-- Start RECORDS PROVIDED --

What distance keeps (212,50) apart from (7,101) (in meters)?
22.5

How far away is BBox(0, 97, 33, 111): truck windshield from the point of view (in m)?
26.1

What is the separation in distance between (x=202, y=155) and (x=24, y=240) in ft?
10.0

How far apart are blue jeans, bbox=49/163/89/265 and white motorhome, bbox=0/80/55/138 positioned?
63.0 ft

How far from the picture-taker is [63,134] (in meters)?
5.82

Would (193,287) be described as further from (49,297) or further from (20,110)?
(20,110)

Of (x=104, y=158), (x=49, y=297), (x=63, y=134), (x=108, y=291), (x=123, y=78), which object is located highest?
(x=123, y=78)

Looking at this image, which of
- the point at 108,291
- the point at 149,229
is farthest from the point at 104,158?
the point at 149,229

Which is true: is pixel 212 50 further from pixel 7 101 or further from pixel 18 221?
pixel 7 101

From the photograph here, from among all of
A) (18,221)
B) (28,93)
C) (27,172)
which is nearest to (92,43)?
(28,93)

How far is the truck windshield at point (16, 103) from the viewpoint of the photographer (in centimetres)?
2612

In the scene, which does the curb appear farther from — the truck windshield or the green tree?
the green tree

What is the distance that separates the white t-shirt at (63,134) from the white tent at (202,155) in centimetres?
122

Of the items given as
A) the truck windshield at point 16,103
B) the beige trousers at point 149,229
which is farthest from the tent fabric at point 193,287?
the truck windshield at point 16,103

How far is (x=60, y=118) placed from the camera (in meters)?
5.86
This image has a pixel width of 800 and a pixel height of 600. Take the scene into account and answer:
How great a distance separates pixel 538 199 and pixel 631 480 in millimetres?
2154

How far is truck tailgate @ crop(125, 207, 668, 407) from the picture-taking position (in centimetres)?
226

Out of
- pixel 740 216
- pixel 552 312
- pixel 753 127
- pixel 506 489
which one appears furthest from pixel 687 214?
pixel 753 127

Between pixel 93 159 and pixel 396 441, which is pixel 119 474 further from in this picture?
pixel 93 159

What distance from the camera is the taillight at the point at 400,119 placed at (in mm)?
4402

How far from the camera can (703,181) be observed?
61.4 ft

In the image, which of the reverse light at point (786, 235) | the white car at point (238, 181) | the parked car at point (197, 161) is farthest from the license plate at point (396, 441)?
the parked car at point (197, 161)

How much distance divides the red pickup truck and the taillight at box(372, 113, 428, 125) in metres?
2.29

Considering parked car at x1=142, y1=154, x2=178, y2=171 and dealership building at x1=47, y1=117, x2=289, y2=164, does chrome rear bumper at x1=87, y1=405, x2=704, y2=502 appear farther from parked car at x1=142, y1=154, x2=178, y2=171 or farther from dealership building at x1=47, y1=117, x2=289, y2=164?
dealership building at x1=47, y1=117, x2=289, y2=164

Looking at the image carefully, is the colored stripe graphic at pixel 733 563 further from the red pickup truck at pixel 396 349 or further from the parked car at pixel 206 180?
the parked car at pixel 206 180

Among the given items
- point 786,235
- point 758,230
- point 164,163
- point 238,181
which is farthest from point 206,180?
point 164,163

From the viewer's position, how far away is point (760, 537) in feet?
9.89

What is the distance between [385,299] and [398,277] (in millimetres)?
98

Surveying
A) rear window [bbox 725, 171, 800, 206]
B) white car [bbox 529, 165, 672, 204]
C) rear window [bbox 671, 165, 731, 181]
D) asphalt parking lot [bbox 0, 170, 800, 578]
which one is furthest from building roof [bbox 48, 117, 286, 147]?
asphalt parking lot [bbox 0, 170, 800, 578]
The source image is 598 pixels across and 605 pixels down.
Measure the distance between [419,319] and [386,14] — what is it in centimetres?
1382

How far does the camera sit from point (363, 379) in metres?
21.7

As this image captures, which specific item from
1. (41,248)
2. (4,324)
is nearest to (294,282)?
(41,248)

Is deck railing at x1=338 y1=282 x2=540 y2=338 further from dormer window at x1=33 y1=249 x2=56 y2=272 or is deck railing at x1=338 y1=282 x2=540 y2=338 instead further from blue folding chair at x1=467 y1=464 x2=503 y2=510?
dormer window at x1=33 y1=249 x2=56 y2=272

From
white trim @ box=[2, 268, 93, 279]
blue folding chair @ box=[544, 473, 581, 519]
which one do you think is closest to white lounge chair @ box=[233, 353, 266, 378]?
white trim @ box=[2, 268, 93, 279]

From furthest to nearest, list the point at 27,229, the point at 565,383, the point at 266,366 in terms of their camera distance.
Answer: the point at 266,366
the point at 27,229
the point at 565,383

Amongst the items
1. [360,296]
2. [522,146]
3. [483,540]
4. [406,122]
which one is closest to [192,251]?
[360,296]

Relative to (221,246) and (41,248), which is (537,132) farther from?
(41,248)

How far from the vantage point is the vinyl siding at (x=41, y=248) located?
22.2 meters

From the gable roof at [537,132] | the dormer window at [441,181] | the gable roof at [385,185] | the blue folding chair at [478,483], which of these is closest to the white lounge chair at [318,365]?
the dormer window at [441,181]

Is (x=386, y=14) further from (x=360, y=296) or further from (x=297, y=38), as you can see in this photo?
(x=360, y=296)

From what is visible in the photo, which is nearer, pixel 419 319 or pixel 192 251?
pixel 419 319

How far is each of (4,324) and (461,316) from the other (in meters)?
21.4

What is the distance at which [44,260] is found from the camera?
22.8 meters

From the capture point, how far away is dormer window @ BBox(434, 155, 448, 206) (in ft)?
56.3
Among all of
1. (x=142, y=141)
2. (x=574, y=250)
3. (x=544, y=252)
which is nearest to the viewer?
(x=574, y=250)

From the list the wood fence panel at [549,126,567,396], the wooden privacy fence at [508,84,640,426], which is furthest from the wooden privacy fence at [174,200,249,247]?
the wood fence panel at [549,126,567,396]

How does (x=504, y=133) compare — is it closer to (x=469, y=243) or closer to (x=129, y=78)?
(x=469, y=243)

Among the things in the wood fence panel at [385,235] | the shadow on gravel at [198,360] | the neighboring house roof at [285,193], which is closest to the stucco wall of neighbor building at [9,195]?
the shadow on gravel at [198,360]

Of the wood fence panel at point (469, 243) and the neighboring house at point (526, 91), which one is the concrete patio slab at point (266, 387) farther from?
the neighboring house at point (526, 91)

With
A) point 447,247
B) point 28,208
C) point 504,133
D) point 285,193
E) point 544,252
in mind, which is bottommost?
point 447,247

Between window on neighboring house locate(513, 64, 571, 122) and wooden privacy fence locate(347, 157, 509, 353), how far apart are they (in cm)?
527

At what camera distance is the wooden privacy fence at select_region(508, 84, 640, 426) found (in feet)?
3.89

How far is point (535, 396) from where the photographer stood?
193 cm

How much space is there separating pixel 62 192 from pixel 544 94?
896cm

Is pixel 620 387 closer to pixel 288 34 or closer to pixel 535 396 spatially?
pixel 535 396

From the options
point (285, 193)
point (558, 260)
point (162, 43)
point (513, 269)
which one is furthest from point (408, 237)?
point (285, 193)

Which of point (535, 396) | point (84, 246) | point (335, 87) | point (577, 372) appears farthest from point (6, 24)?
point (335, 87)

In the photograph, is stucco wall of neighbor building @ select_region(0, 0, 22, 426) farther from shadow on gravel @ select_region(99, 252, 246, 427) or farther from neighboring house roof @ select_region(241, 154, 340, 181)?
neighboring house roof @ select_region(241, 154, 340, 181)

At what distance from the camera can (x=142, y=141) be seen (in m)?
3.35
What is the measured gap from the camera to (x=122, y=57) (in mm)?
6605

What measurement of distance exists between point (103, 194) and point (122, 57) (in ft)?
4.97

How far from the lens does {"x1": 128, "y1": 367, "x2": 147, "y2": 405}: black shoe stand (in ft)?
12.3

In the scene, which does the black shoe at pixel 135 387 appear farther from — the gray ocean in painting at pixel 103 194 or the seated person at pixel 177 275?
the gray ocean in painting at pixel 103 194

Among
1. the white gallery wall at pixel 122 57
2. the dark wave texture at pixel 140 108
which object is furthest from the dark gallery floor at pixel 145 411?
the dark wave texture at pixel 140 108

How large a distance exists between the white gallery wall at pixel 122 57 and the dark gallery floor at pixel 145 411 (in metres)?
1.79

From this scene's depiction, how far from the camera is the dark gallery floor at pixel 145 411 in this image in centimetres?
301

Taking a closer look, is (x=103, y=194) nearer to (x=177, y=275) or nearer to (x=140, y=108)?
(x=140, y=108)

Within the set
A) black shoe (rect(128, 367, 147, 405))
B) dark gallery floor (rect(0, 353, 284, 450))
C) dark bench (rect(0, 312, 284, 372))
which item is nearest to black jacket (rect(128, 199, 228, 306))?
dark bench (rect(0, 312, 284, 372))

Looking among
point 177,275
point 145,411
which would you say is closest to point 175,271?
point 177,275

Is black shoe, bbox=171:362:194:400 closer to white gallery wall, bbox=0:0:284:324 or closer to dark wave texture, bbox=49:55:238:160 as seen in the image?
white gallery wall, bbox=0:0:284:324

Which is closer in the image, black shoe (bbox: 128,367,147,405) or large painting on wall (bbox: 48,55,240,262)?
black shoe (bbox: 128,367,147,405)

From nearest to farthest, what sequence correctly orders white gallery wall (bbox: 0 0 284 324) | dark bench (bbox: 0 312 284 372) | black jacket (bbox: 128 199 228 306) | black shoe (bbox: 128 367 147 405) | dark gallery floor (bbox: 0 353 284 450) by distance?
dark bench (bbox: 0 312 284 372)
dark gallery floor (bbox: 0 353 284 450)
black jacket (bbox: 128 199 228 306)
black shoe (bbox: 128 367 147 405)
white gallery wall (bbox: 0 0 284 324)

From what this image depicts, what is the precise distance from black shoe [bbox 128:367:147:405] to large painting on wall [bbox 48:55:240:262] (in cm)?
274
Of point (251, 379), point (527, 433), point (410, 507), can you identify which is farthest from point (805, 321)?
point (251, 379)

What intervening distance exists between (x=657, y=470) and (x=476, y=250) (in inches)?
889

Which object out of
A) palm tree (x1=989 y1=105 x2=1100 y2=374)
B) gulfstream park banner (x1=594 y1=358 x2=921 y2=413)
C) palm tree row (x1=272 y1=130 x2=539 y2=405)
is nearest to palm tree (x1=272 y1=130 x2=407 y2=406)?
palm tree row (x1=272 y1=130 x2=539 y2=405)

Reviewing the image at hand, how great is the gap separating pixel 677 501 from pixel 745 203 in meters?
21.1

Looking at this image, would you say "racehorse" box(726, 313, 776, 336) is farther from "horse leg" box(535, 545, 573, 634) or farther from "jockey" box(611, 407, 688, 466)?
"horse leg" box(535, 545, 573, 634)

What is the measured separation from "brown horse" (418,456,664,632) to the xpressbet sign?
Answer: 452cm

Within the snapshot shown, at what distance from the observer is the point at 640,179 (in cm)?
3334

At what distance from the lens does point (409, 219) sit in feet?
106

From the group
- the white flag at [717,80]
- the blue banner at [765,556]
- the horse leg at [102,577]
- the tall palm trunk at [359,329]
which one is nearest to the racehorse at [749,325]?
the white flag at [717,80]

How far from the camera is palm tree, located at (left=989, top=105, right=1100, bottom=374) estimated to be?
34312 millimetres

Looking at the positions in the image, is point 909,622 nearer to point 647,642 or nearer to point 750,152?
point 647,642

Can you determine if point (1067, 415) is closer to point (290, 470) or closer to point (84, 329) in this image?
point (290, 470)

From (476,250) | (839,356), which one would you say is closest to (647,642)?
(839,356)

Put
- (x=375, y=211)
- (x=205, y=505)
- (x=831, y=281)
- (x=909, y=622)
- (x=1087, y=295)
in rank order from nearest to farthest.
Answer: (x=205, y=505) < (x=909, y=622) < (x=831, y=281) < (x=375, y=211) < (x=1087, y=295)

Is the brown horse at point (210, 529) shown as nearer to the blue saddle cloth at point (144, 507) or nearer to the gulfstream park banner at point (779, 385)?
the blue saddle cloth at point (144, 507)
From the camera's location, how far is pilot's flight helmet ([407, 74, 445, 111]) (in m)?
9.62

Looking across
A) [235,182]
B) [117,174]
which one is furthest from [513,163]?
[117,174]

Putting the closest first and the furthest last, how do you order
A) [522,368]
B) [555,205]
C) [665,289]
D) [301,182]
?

-- End RECORDS PROVIDED --

▶ [EXERCISE PROMPT] Write out the lines above from the one containing "Looking at the positions" through the last, exactly as they are.

▶ [EXERCISE SOLUTION]
Looking at the positions in the image, is point 909,622 nearer to point 647,642 or nearer to point 750,152?
point 647,642

Can you determine if point (1067, 415) is closer to point (290, 470) or closer to point (84, 329) in this image?
point (290, 470)

From (476,250) | (839,356), which one would you say is closest to (647,642)?
(839,356)

Put
- (x=375, y=211)
- (x=205, y=505)
- (x=831, y=281)
- (x=909, y=622)
- (x=1087, y=295)
in rank order from nearest to farthest.
Answer: (x=205, y=505) < (x=909, y=622) < (x=831, y=281) < (x=375, y=211) < (x=1087, y=295)

Is the brown horse at point (210, 529) shown as nearer to the blue saddle cloth at point (144, 507) or nearer to the gulfstream park banner at point (779, 385)?
the blue saddle cloth at point (144, 507)
From the camera's location, how far is pilot's flight helmet ([407, 74, 445, 111]) (in m)?
9.62

Looking across
A) [235,182]
B) [117,174]
which one is furthest from [513,163]?
[117,174]

Putting the closest first and the furthest last, how do you order
A) [522,368]
B) [555,205]
C) [665,289]
D) [301,182]
?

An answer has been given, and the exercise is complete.